**DOCUMENT SEGMENT:**
Skip to content
Answering Your Questions About Reactor: Right here.
Sign up for our weekly newsletter. Everything in one handy email.
When one looks in the box, whatever remains, however improbable, must be the cat.

Reactor

Movies & TV television reviews

The Handmaid’s Tale Isn’t Just Offred’s Story Anymore

By

Published on April 27, 2017

Photo: George Kraychyk/Hulu
The Handmaid's Tale television review
Photo: George Kraychyk/Hulu

Margaret Atwood’s novel The Handmaid’s Tale is such an intimate first-person account that, while it depicts a dystopian world in horrifying detail, we sometimes forget that it is the experience of just one Handmaid in the Republic of Gilead. The 1990 film adaptation did away with Offred’s interiority and supplanted that with a few scenes that Offred is not privy to, a combination that rendered the final product mostly unrelatable. Hulu’s television adaptation, however, walks a fine line between both storytelling strategies: It resurrects Offred’s narration while also expanding every aspect of the world—the private traumas and tribulations of other Handmaids and Wives, and Gilead’s deadly consequences for crimes that (for now, at least) exist outside Offred’s frame of reference.

**ENTRIES PROVIDED:**
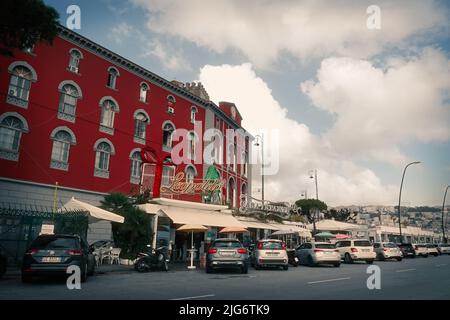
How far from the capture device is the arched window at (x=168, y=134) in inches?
1158

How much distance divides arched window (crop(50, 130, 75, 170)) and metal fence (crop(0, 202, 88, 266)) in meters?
3.96

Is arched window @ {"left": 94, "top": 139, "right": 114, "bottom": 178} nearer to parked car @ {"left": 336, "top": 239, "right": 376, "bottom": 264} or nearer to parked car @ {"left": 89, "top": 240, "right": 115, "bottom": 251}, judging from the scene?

**EXERCISE REQUIREMENTS:**
1. According to the Handmaid's Tale review, in what year was the film adaptation of the novel released?
2. Please translate this sentence from the Handmaid's Tale review into Spanish: "The 1990 film adaptation did away with Offred’s interiority and supplanted that with a few scenes that Offred is not privy to, a combination that rendered the final product mostly unrelatable."
3. Write the next part of the Handmaid's Tale review, picking up after its last sentence.
The items aren't needed for anything here.

**YOUR WRITTEN ANSWERS:**
1. 1990

2. La adaptación cinematográfica de 1990 prescindió de la interioridad de Offred y la sustituyó por algunas escenas de las que Offred no tiene conocimiento, una combinación que dio como resultado un producto final con el que, en su mayor parte, era difícil identificarse.

3.
But what a frame it is. From the first lines, you know that screenwriter Bruce Miller (The 100) and the rest of the production team took the source material as seriously as Scripture: Offred’s narration, describing the constraints of both her room and her life as a Handmaid, is lifted almost verbatim from Atwood’s text, so that the rich language describing the most harrowing horrors quickly establishes the world. But then the writers do an incredible thing: They build on Offred’s monologue, supplementing the formal language of her mantras—My name is Offred, and I intend to survive—with a running commentary that’s so acerbic, so shockingly vulgar and wonderfully snarky in this repressed society, that it makes you laugh out loud in disbelief.

This approach could also describe the adaptation as a whole: The writers, directors, and producers took the novel’s foundation and built on it, enhancing Atwood’s original ideas with subtext that feels so painfully acute that you would be forgiven for thinking that this was written in only the last five months. Because the women depicted in this series—independent, outspoken, queer, sexually autonomous women of color and white women—could have been raising their voices and signs in the Women’s March. But they also could have been the women who chose not to march, who voted on the opposing side to these women in the election. The smartest thing that the showrunners did, in adapting this story to television, was to give every single one of these women a voice.

Spoilers for the first three episodes of The Handmaid’s Tale. Any book spoilers will be whited out.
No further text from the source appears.